[Rows from a dataset]
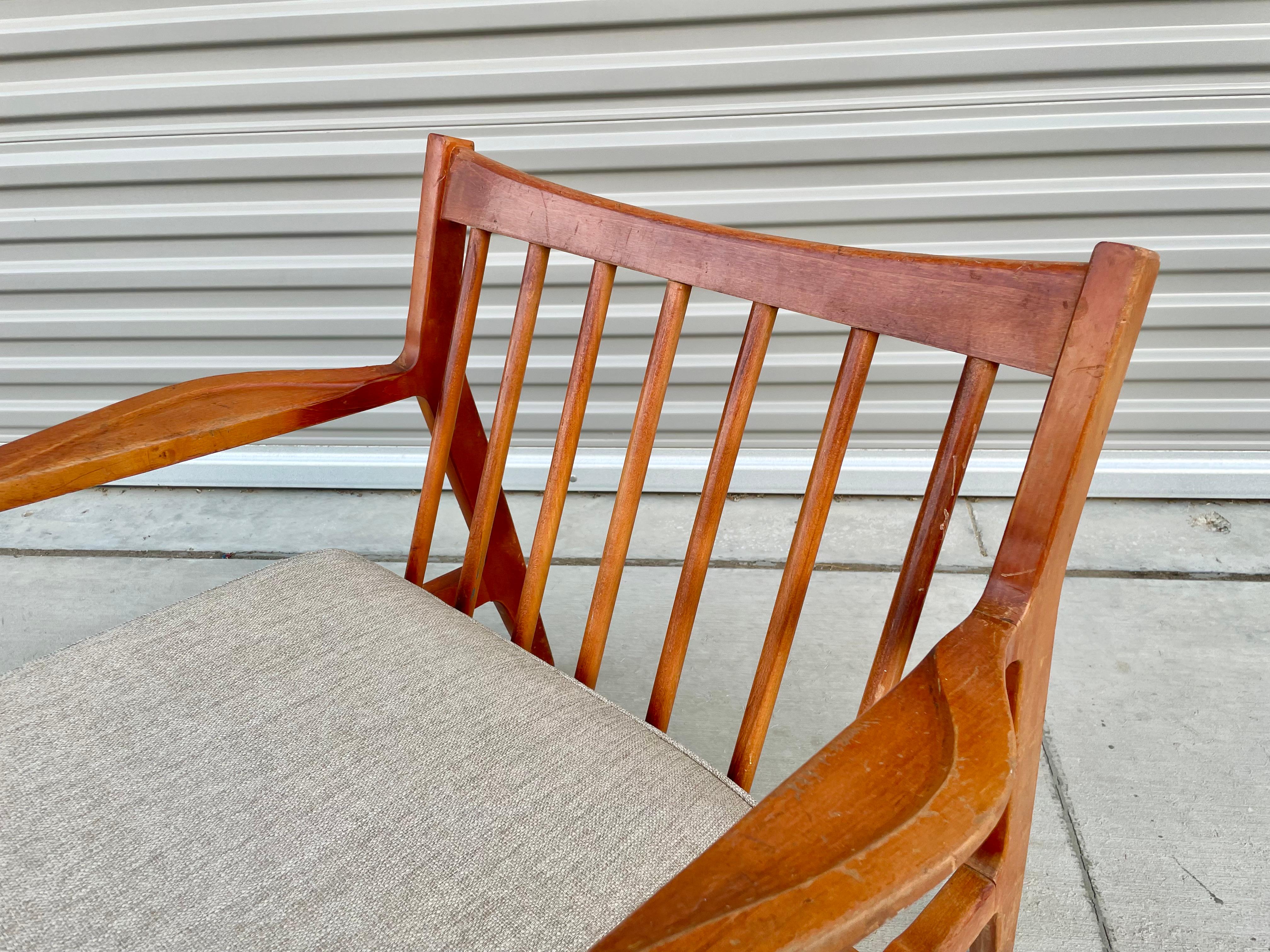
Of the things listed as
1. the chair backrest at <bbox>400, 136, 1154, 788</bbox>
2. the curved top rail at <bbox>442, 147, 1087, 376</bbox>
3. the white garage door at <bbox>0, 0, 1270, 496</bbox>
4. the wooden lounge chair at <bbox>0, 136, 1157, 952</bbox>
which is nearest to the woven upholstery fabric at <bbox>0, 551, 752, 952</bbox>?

§ **Challenge**
Rewrite the records above with "chair" changed to "seat" everywhere it occurs, leaving the rest unchanged. Omit the pictures from your answer.

§ **Expected output**
Of the things listed as
1. the seat backrest at <bbox>400, 136, 1154, 788</bbox>
2. the curved top rail at <bbox>442, 147, 1087, 376</bbox>
3. the white garage door at <bbox>0, 0, 1270, 496</bbox>
4. the wooden lounge seat at <bbox>0, 136, 1157, 952</bbox>
which is nearest to the woven upholstery fabric at <bbox>0, 551, 752, 952</bbox>?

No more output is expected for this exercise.